(Items from a data source)
--- START ---

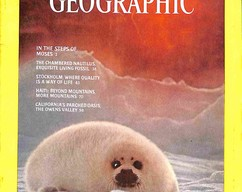 Item collection national geographic magazine january 1976 2015 08 04 13 20 39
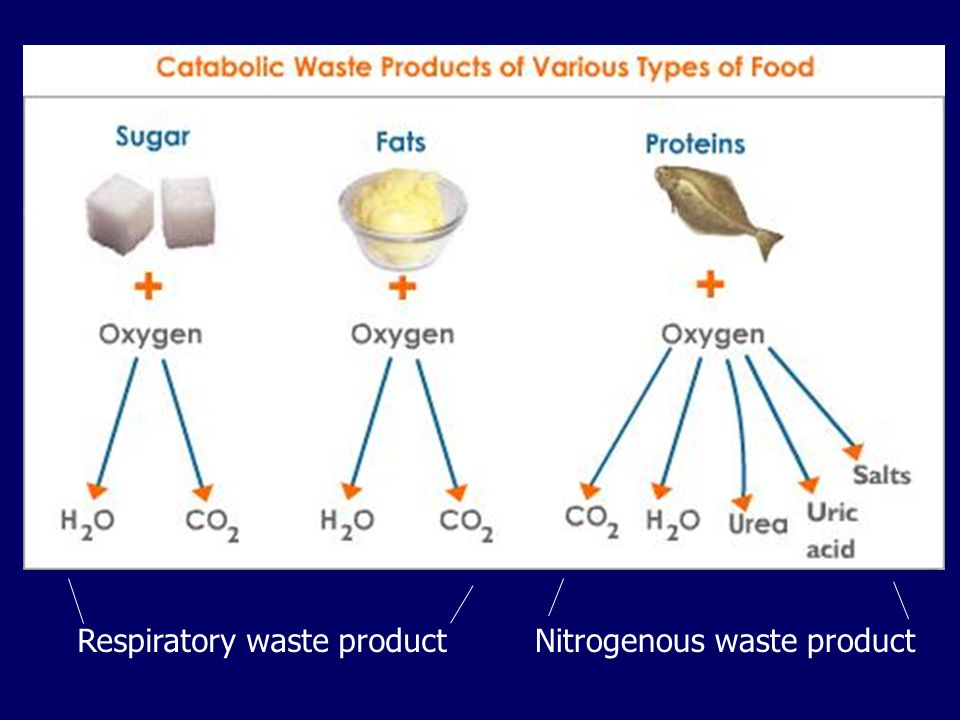 Respiratory waste product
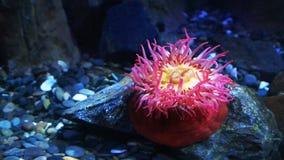 Odgórny widok czerwony rybi łasowanie anemon zdjęcie wideo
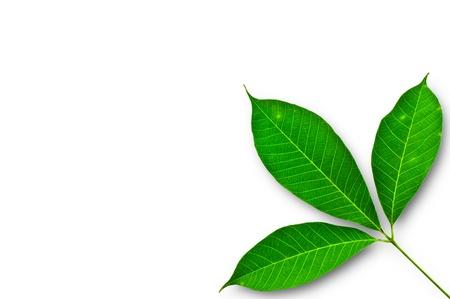 blad van Para rubber boom op een witte achtergrond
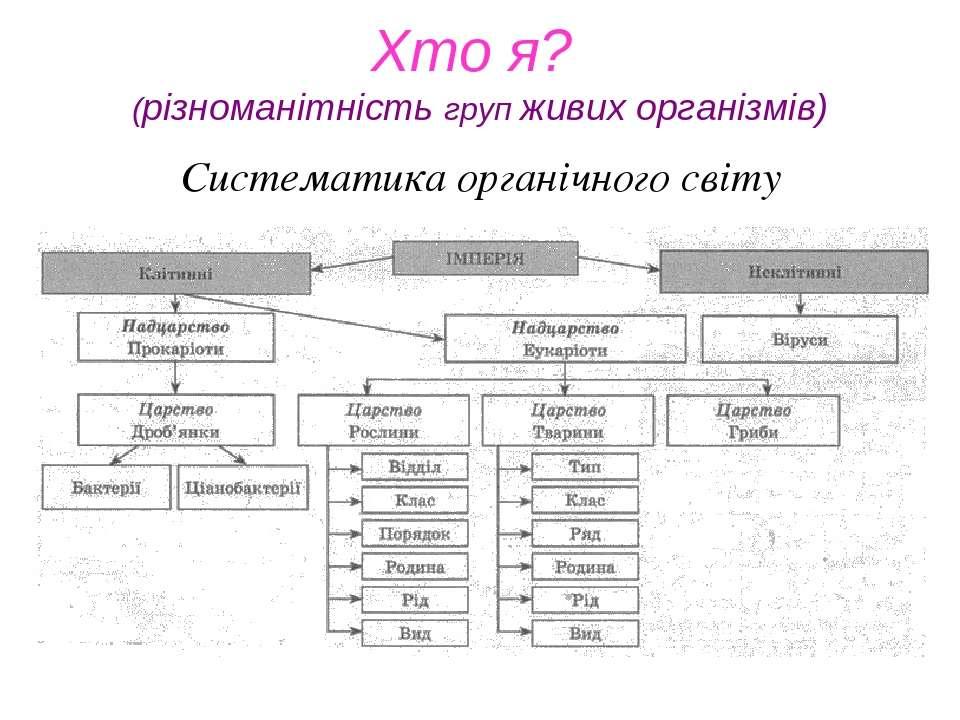 Систематика органічного світу Хто я? (різноманітність груп живих організмів)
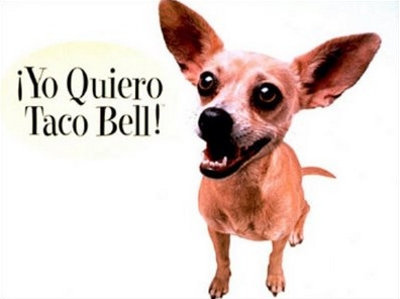 "Taco Bell Chihuahua - Gidget the Dog says ""Yo quiero Taco Bell!"""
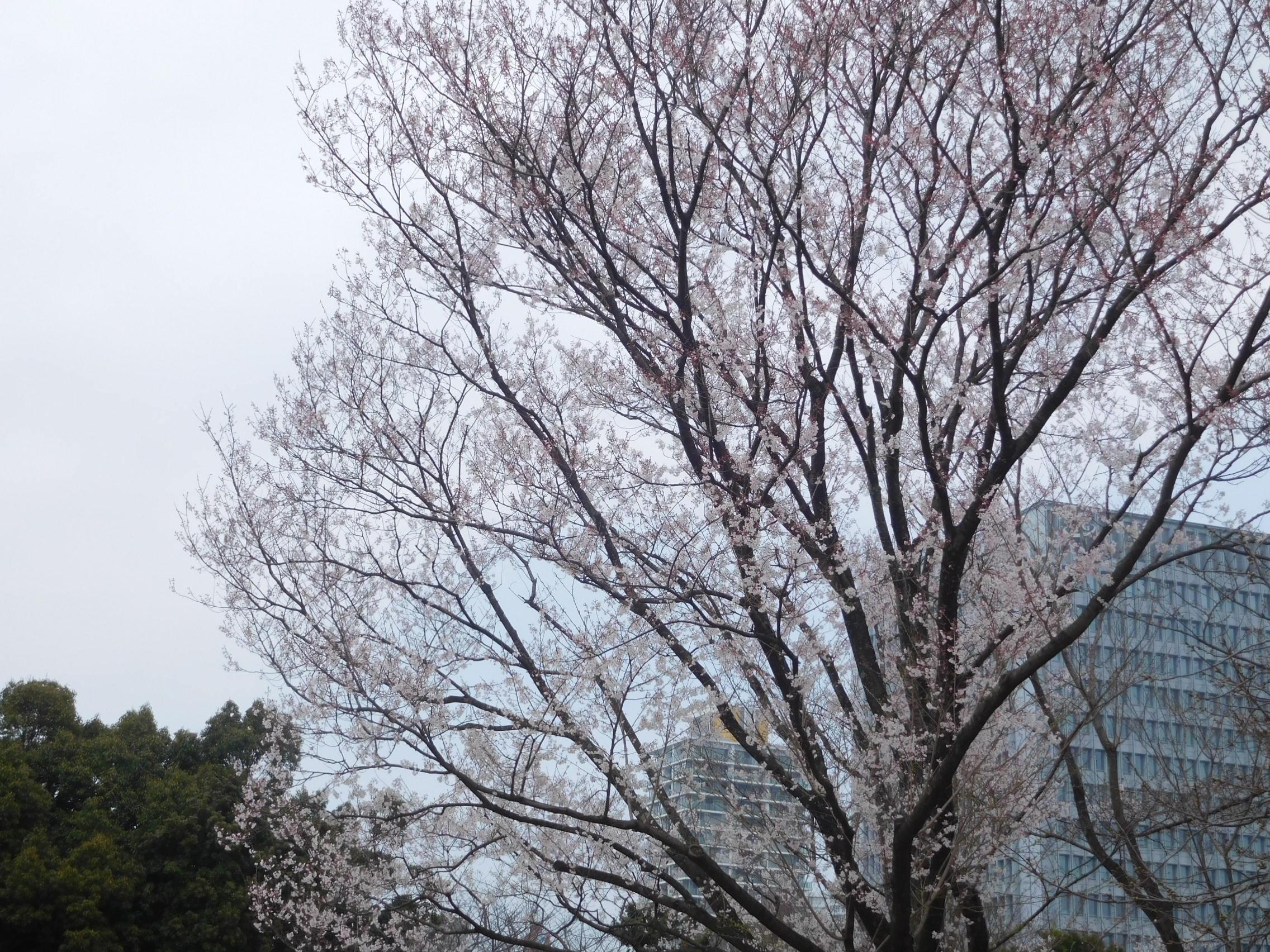 http://www.midorimachi.jp/blog/DSCN3789.JPG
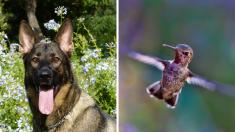 """Colibrí rescatado por un perro se convierte en su mejor amigo y se """"muda"""" con él en agradecimiento"""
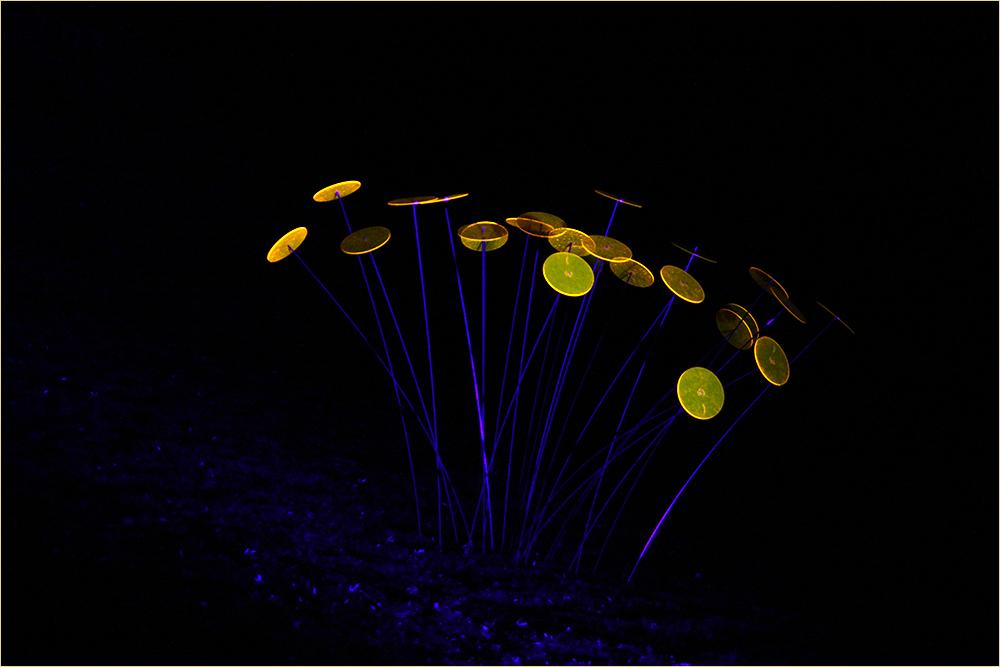 Lichtfänger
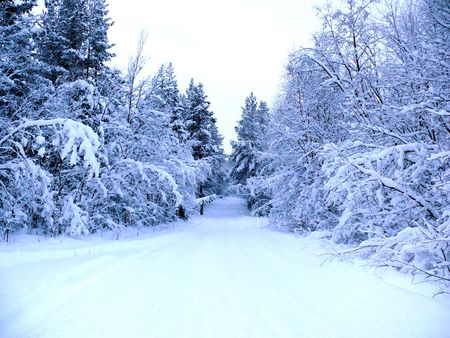 Winter landscape Stock Photo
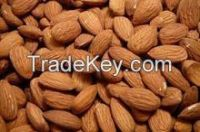 Fresh Almond/Raw Organic Almond Grade A Hot Sales
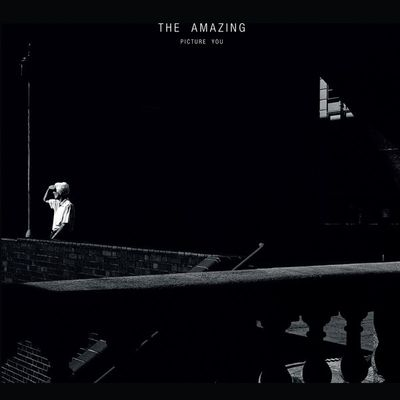 The Amazing: Picture You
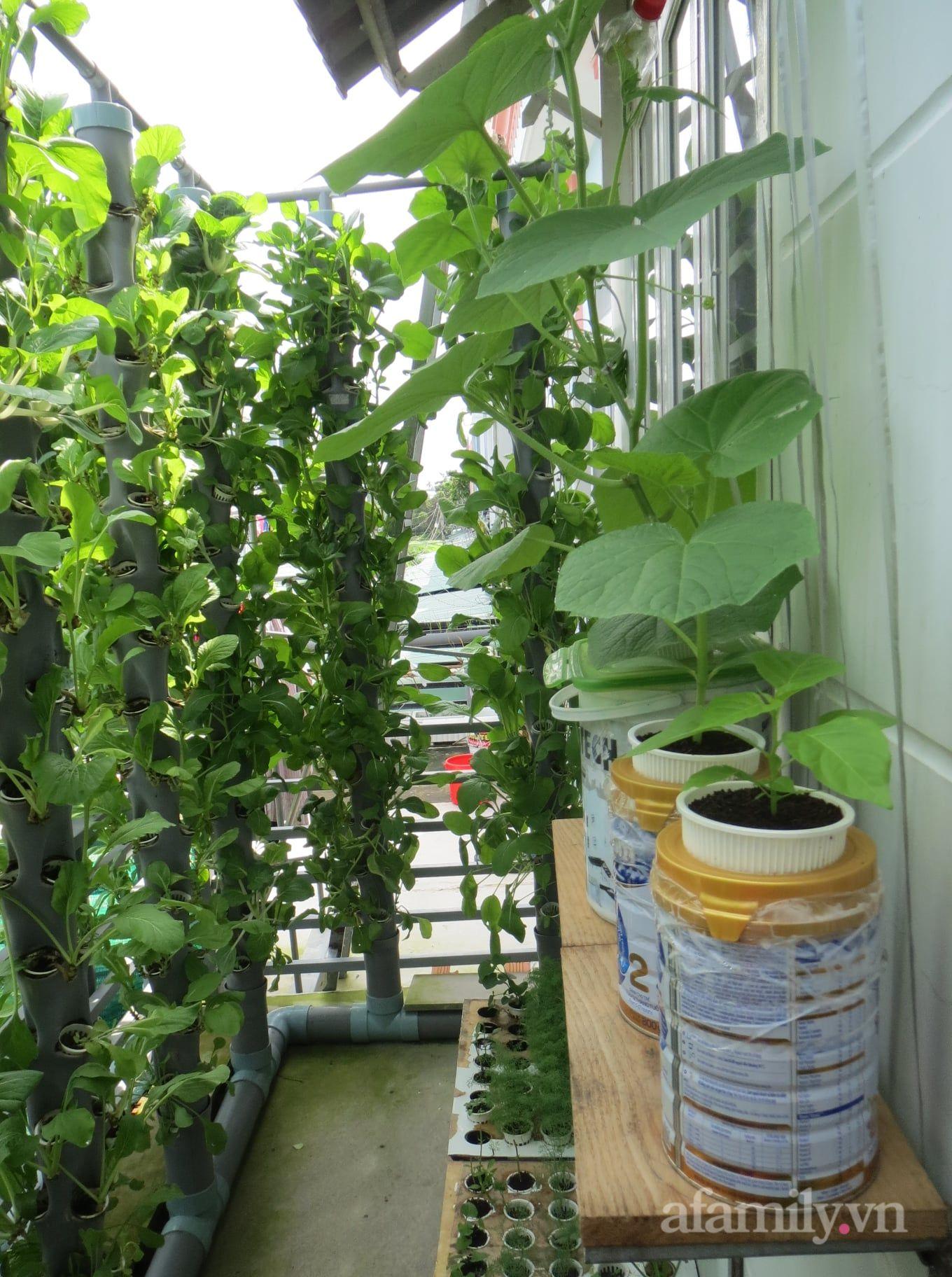 Ban công chỉ 5m² mà trồng đủ loại rau của anh chồng đảm ở Sài Gòn - Ảnh 4.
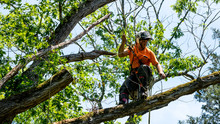 Worker In Orange Shirt In Tree Cutting Off Dead Branches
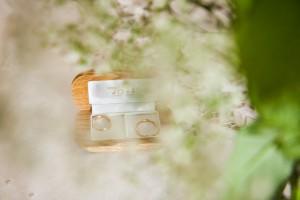 foto-anillos-boda-planta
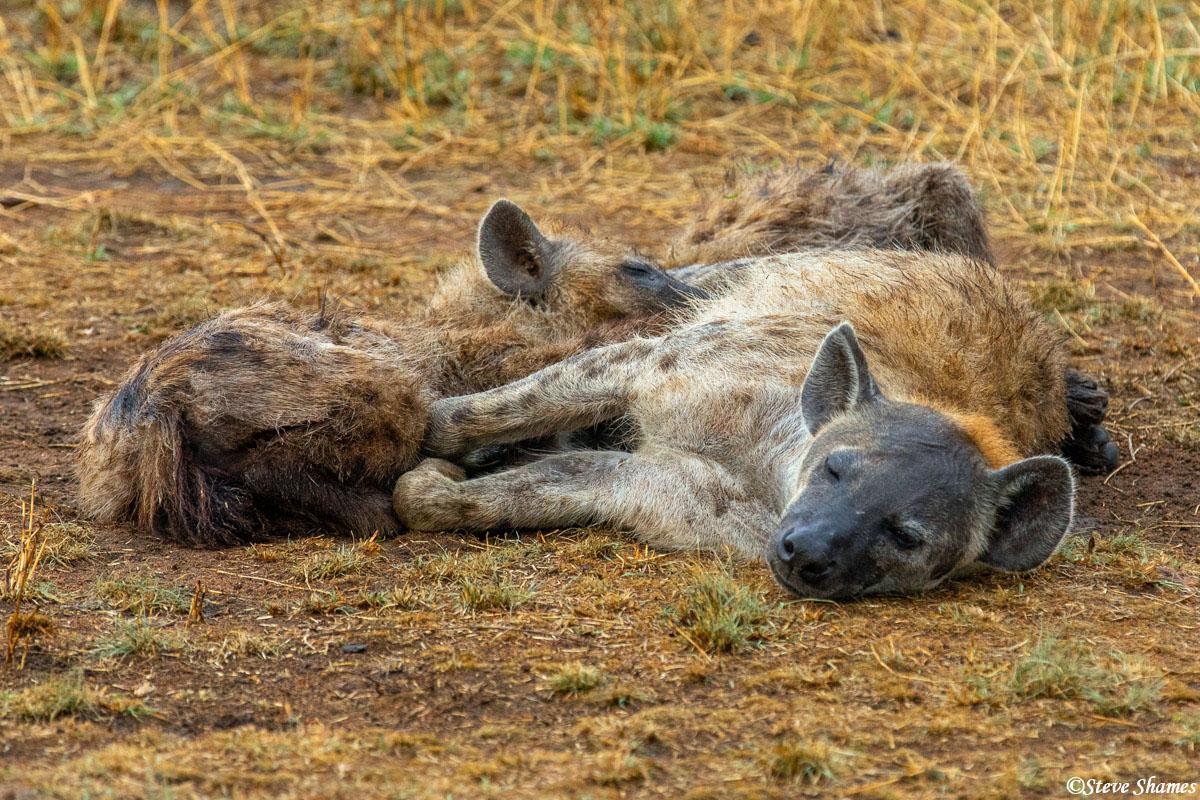 Hyena pup nursing. That's looking like a pretty big pup.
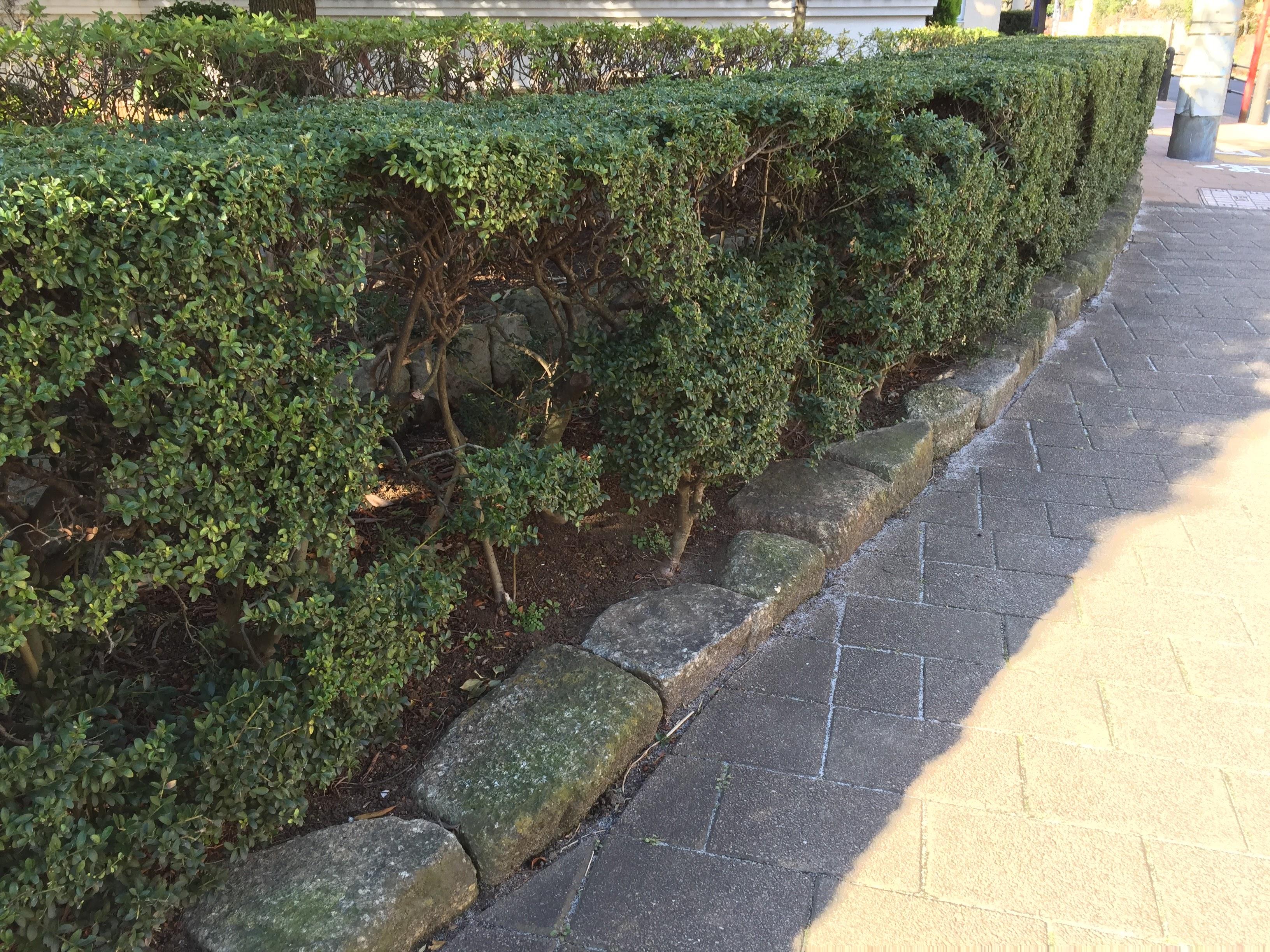 ツゲの生垣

--- END ---

■ About this exercise
Any pictures above are to be left out. Retype the rest of the records exactly.

■ Response to this task
 Item collection national geographic magazine january 1976 2015 08 04 13 20 39
 Respiratory waste product
 Odgórny widok czerwony rybi łasowanie anemon zdjęcie wideo
 blad van Para rubber boom op een witte achtergrond
 Систематика органічного світу Хто я? (різноманітність груп живих організмів)
 "Taco Bell Chihuahua - Gidget the Dog says ""Yo quiero Taco Bell!"""
 http://www.midorimachi.jp/blog/DSCN3789.JPG
 """Colibrí rescatado por un perro se convierte en su mejor amigo y se """"muda"""" con él en agradecimiento"""
 Lichtfänger
 Winter landscape Stock Photo
 Fresh Almond/Raw Organic Almond Grade A Hot Sales
 The Amazing: Picture You
 Ban công chỉ 5m² mà trồng đủ loại rau của anh chồng đảm ở Sài Gòn - Ảnh 4.
 Worker In Orange Shirt In Tree Cutting Off Dead Branches
 foto-anillos-boda-planta
 Hyena pup nursing. That's looking like a pretty big pup.
 ツゲの生垣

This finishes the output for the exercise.